Saved data entries:
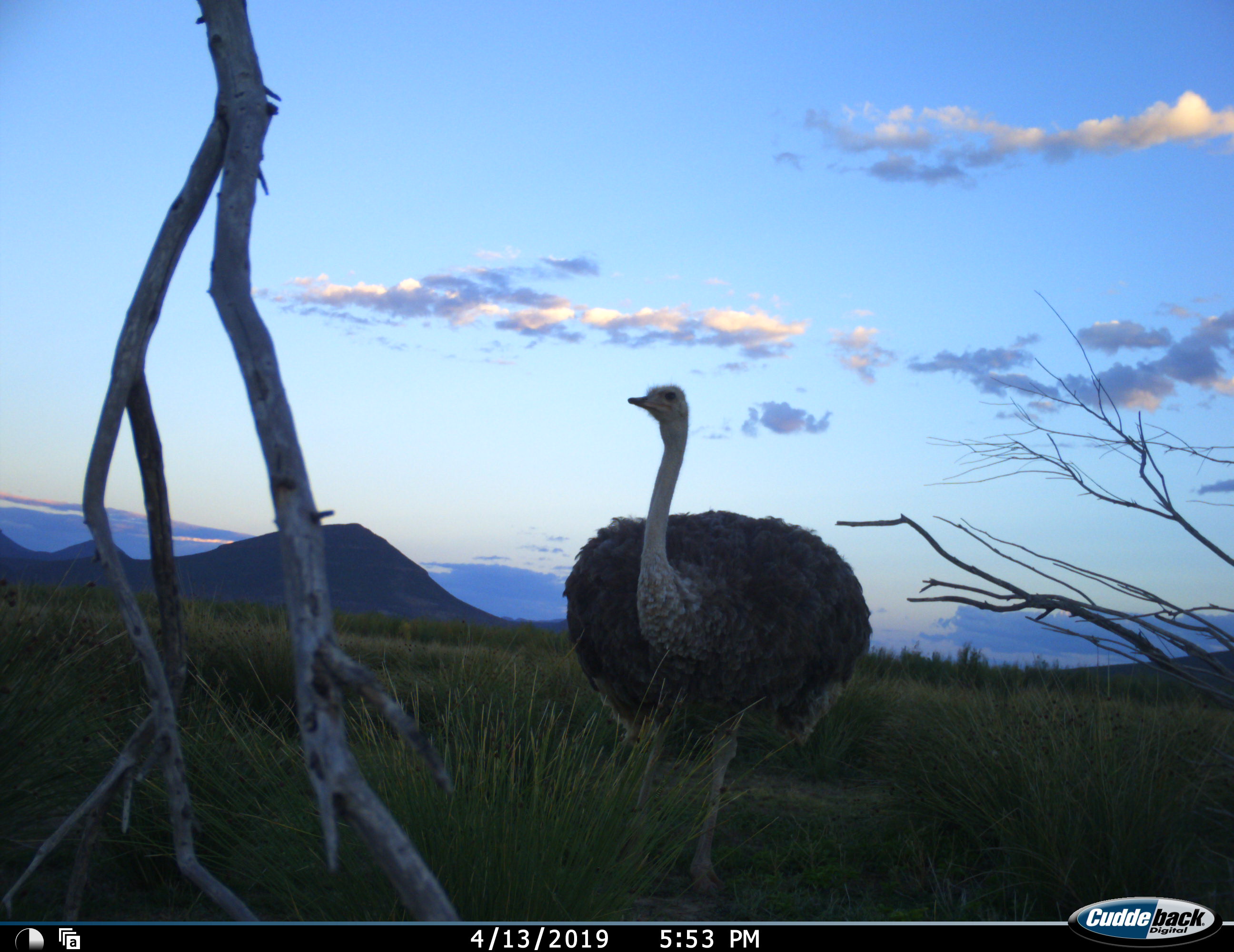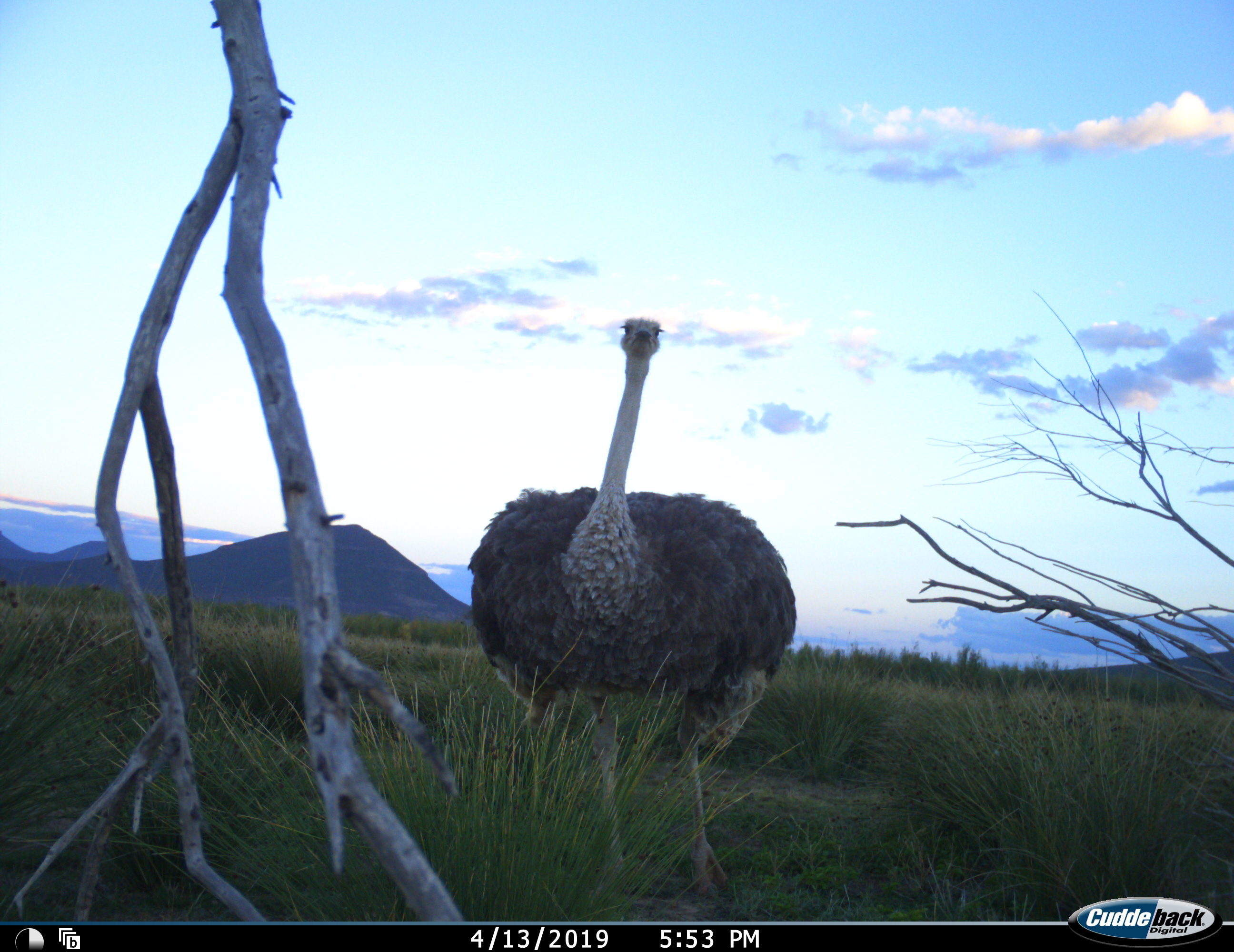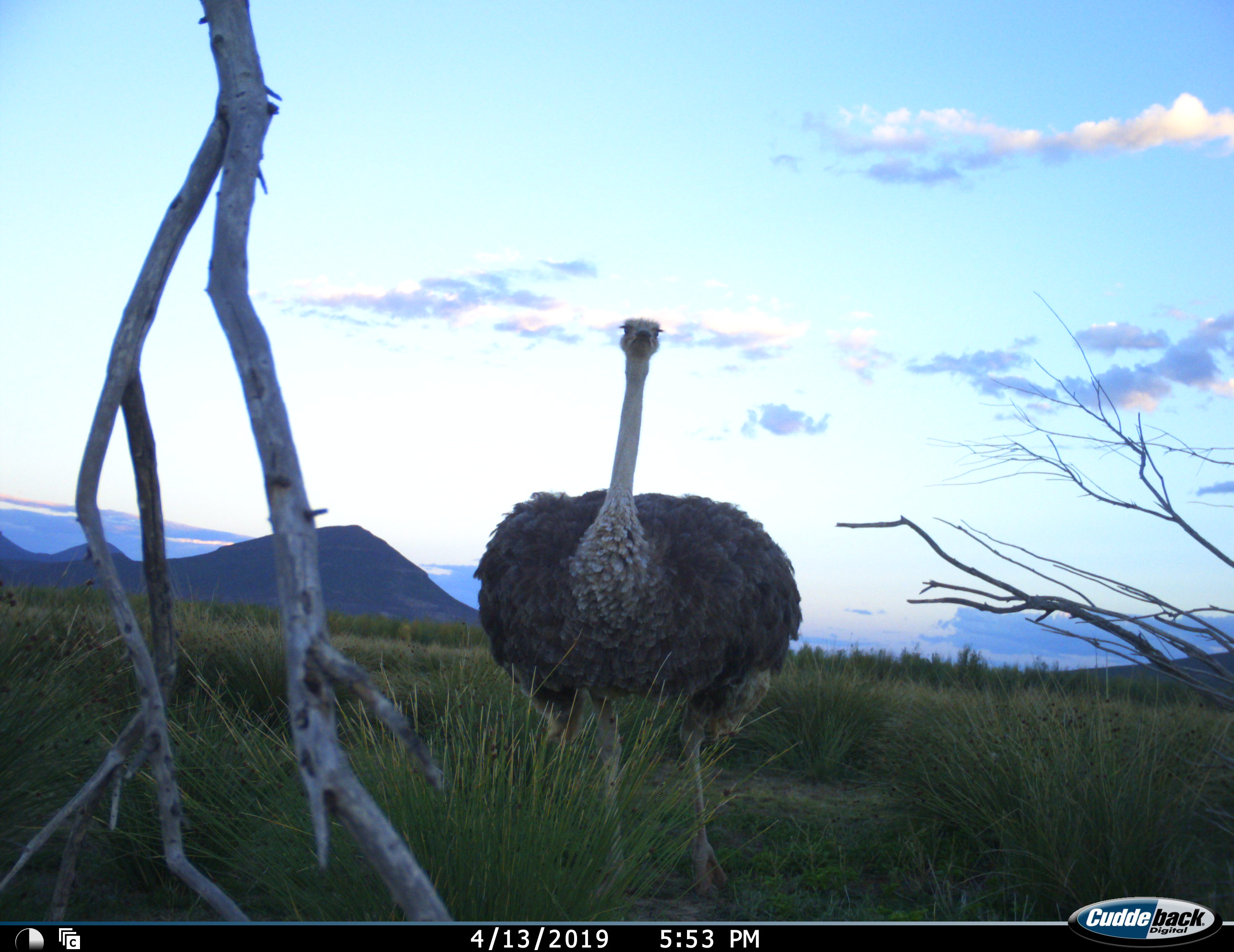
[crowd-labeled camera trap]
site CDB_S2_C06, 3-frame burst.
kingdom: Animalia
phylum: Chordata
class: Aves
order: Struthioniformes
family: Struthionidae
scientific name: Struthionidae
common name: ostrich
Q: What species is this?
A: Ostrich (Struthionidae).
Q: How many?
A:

### Exercise
Output the records above exactly, leaving out pictures.

### Written solution
[crowd-labeled camera trap]
site CDB_S2_C06, 3-frame burst.
kingdom: Animalia
phylum: Chordata
class: Aves
order: Struthioniformes
family: Struthionidae
scientific name: Struthionidae
common name: ostrich
Q: What species is this?
A: Ostrich (Struthionidae).
Q: How many?
A:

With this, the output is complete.